**What needs to be done**:
Edit the data below by replacing every occurrence of "rippled water surface" with "choppy water surface" and keeping all other text unchanged. Leave the pictures out of your answer.
━━━ Extracted entries ━━━
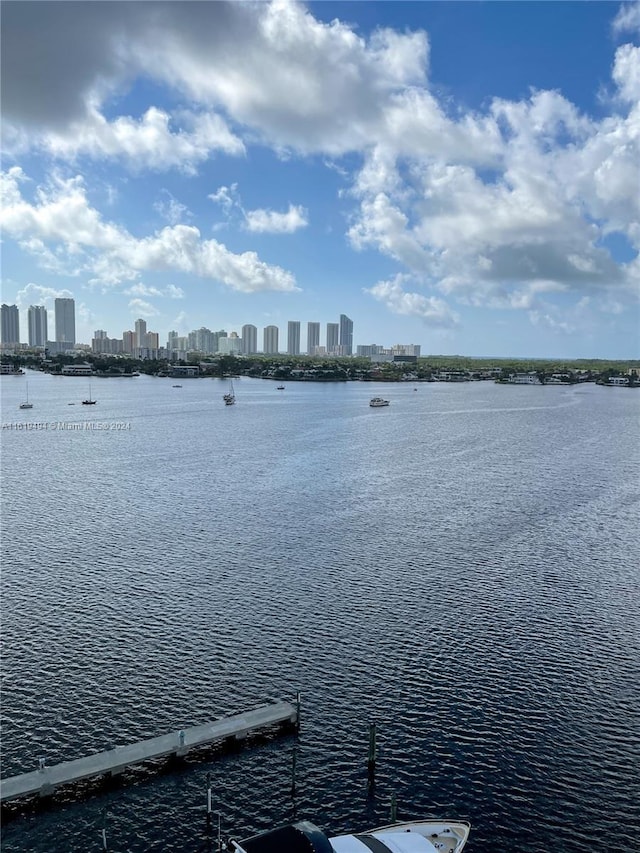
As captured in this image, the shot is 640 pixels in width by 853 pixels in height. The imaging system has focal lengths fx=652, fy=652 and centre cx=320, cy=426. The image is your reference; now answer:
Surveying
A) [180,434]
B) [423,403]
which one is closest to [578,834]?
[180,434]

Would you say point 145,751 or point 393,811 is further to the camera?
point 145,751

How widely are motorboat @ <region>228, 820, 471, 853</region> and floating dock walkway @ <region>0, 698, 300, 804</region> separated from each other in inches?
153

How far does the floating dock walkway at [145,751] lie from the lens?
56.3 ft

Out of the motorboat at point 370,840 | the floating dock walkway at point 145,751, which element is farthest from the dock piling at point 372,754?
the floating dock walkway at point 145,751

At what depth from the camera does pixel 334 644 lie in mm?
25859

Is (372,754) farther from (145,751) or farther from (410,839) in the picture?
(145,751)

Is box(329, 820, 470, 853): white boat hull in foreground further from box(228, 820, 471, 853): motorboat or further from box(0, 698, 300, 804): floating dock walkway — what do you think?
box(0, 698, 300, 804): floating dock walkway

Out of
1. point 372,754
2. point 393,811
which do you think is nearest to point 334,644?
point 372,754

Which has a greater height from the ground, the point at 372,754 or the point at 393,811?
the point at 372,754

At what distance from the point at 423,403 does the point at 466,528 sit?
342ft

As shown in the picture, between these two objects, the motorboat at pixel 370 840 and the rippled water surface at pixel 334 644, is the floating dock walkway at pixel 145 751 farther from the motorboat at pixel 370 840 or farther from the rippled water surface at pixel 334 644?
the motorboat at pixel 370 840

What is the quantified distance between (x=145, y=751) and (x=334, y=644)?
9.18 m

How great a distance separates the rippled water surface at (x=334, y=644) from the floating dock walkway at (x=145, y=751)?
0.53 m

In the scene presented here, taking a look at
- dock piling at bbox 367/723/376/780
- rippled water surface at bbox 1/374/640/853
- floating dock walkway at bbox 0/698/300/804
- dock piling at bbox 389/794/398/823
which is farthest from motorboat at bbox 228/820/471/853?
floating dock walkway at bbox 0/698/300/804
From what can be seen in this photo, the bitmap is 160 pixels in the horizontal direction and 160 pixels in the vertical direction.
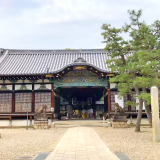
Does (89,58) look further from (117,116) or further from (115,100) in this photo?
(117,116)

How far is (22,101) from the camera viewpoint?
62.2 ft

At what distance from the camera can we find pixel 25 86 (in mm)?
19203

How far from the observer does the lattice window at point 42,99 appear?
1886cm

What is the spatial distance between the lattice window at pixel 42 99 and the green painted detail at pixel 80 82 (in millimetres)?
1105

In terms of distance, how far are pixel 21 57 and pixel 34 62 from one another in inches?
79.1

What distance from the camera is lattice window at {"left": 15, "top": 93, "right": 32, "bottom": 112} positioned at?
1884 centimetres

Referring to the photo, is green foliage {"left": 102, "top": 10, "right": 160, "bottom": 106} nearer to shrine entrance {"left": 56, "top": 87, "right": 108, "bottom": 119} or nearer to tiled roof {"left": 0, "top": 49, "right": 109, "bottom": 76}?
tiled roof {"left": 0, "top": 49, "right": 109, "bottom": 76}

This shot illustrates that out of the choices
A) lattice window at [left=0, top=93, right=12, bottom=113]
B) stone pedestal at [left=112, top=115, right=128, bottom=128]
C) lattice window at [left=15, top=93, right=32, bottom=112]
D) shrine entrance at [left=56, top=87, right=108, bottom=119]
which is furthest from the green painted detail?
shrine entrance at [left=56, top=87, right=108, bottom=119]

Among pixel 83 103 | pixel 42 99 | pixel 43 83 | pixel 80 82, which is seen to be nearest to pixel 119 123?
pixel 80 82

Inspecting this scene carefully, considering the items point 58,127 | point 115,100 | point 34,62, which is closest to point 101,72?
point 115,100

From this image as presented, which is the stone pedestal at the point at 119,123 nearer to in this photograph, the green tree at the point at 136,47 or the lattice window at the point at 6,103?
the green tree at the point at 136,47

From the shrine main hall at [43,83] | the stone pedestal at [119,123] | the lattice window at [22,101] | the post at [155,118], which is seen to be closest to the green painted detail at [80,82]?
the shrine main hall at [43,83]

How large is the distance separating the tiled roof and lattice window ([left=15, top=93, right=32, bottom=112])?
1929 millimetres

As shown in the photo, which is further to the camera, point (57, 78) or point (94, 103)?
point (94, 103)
━━━
**Exercise response**:
As captured in this image, the shot is 640 pixels in width by 853 pixels in height. The imaging system has focal lengths fx=652, fy=652 and centre cx=320, cy=426. The image is your reference; now answer:
Surveying
A) [180,434]
B) [423,403]
which one is closest to [578,834]?
[180,434]

Would you say point 145,751 or point 393,811 is further to the camera?
point 145,751

How widely are motorboat @ <region>228, 820, 471, 853</region> and floating dock walkway @ <region>0, 698, 300, 804</region> separated from each other in inches?
153

How far does the floating dock walkway at [145,751] lie from the lens?
56.3 ft

Out of the motorboat at point 370,840 | the floating dock walkway at point 145,751, which element is farthest from the dock piling at point 372,754?
the floating dock walkway at point 145,751

At what depth from the camera does pixel 334 644 lie in mm?
25859

Is (372,754) farther from (145,751) or farther from (410,839) in the picture?
(145,751)

Is box(329, 820, 470, 853): white boat hull in foreground further from box(228, 820, 471, 853): motorboat or further from box(0, 698, 300, 804): floating dock walkway — what do you think?
box(0, 698, 300, 804): floating dock walkway

Out of
1. point 372,754
2. point 393,811
which do you think is nearest to point 334,644?
point 372,754

Which has a greater height from the ground, the point at 372,754 or the point at 393,811?
the point at 372,754

At what distance from the point at 423,403 does the point at 466,528 sit?
342ft

As shown in the picture, between these two objects, the motorboat at pixel 370 840 and the choppy water surface at pixel 334 644, is the floating dock walkway at pixel 145 751 farther from the motorboat at pixel 370 840 or farther from the choppy water surface at pixel 334 644?
the motorboat at pixel 370 840

What is the quantified distance between (x=145, y=751) and (x=334, y=644)?
9.18 m

How great a distance separates the choppy water surface at (x=334, y=644) from the floating dock walkway at (x=145, y=751)?
0.53 m

In the scene presented here, taking a look at
- dock piling at bbox 367/723/376/780
- choppy water surface at bbox 1/374/640/853
- floating dock walkway at bbox 0/698/300/804
- dock piling at bbox 389/794/398/823
which is farthest from motorboat at bbox 228/820/471/853?
floating dock walkway at bbox 0/698/300/804
From what can be seen in this photo, the bitmap is 160 pixels in the horizontal direction and 160 pixels in the vertical direction.
Does (89,58) look further from (117,116) or further from (115,100) in this photo?
(117,116)

How far is (22,101) from the camera viewpoint?
62.2 ft

At what distance from the camera can we find pixel 25 86 (in mm)?
19203

How far from the observer does the lattice window at point 42,99 appear?
1886cm

What is the spatial distance between the lattice window at pixel 42 99 and the green painted detail at pixel 80 82 (in millimetres)?
1105

In terms of distance, how far are pixel 21 57 and pixel 34 62 from one another in inches?
79.1

What distance from the camera is lattice window at {"left": 15, "top": 93, "right": 32, "bottom": 112} positioned at?
1884 centimetres

Referring to the photo, is green foliage {"left": 102, "top": 10, "right": 160, "bottom": 106} nearer to shrine entrance {"left": 56, "top": 87, "right": 108, "bottom": 119} or nearer to tiled roof {"left": 0, "top": 49, "right": 109, "bottom": 76}?
tiled roof {"left": 0, "top": 49, "right": 109, "bottom": 76}

This shot illustrates that out of the choices
A) lattice window at [left=0, top=93, right=12, bottom=113]
B) stone pedestal at [left=112, top=115, right=128, bottom=128]
C) lattice window at [left=15, top=93, right=32, bottom=112]
D) shrine entrance at [left=56, top=87, right=108, bottom=119]
which is furthest from the green painted detail?
shrine entrance at [left=56, top=87, right=108, bottom=119]

Among pixel 83 103 | pixel 42 99 | pixel 43 83 | pixel 80 82, which is seen to be nearest to pixel 119 123?
pixel 80 82

Inspecting this scene carefully, considering the items point 58,127 | point 115,100 | point 34,62, which is closest to point 101,72?
point 115,100

From this image as presented, which is the stone pedestal at the point at 119,123 nearer to in this photograph, the green tree at the point at 136,47 or the lattice window at the point at 6,103?
the green tree at the point at 136,47

From the shrine main hall at [43,83] | the stone pedestal at [119,123] | the lattice window at [22,101] | the post at [155,118], which is seen to be closest to the green painted detail at [80,82]?
the shrine main hall at [43,83]

How large is the distance separating the tiled roof and lattice window ([left=15, top=93, right=32, bottom=112])?
1929 millimetres

As shown in the photo, which is further to the camera, point (57, 78) or point (94, 103)?
point (94, 103)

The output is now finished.